SET TASK 1 – Does each of these statements agree with the film review below? Answer yes or no for each, quoting the deciding words. (a) Katharine Hepburn receives top billing in A Bill of Divorcement. (b) The reviewer rates the film three and a half out of four. (c) The film was seen in the Paramount Theater Bright Screening Room.
------ ARTICLE
Not that it really matters, but considering that at one point Margaret (Burke) mentions she was about Sydney's age when she married and it wasn't long after before Hilary went off to war, she can't be much older than 44 or so, and even though that's not much younger than the actress was herself, she certainly scans as older to me. Maybe that's a sign of the times - people live longer now and work to remain youthful longer - but it was a bit of a distraction, at least for a nitpicker like me.

Anyway, Sylvia Scarlett this weekend, although it looks like I'll miss it. Check out ArtsEmerson's "On Screen" schedule here to see when future films will be playing.

A Bill of Divorcement

* * * ½ (out of four)
Seen 1 October 2011 in the Paramount Theater Bright Screening Room (Kate the Icon, Katharine the Iconoclast)

Few performers get top billing in their first picture, and Katharine Hepburn is no exception; she's listed fourth in the credits for A Bill of Divorcement, below at least one co-star who has a much smaller role. She'd be a leading lady soon enough, though, and it's no surprise, as she more than holds her own with a veteran cast, which helps a movie that is in many ways dated remain quite dramatic and watchable today.
------------
------ MATERIALS PROVIDED
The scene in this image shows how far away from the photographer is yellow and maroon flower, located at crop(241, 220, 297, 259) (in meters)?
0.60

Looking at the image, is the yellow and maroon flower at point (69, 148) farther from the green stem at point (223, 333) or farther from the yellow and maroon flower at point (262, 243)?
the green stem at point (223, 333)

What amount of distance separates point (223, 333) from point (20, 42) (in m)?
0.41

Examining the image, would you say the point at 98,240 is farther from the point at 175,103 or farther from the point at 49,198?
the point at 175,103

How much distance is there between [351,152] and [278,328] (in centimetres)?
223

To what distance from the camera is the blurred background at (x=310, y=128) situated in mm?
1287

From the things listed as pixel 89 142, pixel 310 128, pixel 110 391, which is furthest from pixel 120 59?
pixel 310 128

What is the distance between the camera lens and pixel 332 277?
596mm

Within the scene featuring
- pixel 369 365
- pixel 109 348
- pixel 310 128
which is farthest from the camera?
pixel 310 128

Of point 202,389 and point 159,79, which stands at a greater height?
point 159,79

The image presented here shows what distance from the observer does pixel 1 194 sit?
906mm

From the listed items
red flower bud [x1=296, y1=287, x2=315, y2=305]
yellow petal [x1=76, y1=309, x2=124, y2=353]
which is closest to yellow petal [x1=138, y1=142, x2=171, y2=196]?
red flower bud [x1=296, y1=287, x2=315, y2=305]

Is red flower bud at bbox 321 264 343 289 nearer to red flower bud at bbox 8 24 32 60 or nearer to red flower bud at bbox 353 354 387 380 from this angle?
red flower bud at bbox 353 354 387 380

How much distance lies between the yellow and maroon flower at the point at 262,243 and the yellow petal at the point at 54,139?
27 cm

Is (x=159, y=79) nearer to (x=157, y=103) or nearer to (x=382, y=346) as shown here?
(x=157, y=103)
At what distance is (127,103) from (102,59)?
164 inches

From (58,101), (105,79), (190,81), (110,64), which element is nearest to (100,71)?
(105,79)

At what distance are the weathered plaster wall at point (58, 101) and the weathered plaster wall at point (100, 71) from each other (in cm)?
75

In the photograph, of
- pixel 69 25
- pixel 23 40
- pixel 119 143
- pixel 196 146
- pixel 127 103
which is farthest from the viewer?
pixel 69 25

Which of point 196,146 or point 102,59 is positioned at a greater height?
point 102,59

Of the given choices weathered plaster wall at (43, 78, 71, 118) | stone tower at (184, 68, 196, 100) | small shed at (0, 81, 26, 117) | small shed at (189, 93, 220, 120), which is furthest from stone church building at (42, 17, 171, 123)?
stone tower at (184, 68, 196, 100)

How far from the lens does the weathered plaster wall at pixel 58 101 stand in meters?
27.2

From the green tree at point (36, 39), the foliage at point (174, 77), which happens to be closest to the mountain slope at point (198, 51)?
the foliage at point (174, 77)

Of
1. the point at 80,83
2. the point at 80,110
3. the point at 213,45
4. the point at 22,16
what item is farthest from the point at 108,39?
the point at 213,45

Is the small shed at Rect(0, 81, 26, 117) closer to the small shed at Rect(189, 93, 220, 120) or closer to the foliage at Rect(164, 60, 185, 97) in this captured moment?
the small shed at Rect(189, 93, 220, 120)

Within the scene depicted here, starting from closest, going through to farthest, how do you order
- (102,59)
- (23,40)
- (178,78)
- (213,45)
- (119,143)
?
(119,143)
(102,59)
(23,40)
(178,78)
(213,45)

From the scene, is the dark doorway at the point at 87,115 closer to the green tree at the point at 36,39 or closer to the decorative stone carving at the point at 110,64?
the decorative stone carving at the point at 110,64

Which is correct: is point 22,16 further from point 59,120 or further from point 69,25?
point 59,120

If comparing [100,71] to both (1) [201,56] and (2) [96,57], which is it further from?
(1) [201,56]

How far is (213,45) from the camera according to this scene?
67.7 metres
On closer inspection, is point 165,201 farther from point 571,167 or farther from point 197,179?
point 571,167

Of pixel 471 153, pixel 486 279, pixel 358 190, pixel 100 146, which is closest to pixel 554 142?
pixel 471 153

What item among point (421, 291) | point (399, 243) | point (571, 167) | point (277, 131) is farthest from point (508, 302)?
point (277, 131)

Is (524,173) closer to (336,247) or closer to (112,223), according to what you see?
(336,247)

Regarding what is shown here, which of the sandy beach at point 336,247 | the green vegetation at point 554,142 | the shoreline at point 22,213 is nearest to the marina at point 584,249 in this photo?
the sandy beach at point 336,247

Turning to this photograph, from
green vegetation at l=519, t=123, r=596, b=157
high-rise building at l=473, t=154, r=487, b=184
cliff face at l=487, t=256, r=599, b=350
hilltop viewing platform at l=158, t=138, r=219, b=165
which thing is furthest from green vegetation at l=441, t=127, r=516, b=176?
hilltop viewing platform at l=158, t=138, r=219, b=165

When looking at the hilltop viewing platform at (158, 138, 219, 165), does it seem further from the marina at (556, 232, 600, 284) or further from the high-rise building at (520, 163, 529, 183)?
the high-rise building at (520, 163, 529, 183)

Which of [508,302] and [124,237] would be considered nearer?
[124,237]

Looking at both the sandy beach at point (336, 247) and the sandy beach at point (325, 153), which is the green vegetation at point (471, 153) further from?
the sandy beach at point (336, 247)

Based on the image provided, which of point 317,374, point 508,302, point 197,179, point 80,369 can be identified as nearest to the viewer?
------------
SET TASK 2 – Which lines in the records above contain the word "image"? Filter them out and copy each one.

WRITTEN ANSWER 1 –
(a) No: "she's listed fourth in the credits for A Bill of Divorcement"
(b) Yes: "* * * ½ (out of four)"
(c) Yes: "Seen 1 October 2011 in the Paramount Theater Bright Screening Room"

WRITTEN ANSWER 2 –
The scene in this image shows how far away from the photographer is yellow and maroon flower, located at crop(241, 220, 297, 259) (in meters)?
Looking at the image, is the yellow and maroon flower at point (69, 148) farther from the green stem at point (223, 333) or farther from the yellow and maroon flower at point (262, 243)?
Examining the image, would you say the point at 98,240 is farther from the point at 175,103 or farther from the point at 49,198?
The image presented here shows what distance from the observer does pixel 1 194 sit?
Based on the image provided, which of point 317,374, point 508,302, point 197,179, point 80,369 can be identified as nearest to the viewer?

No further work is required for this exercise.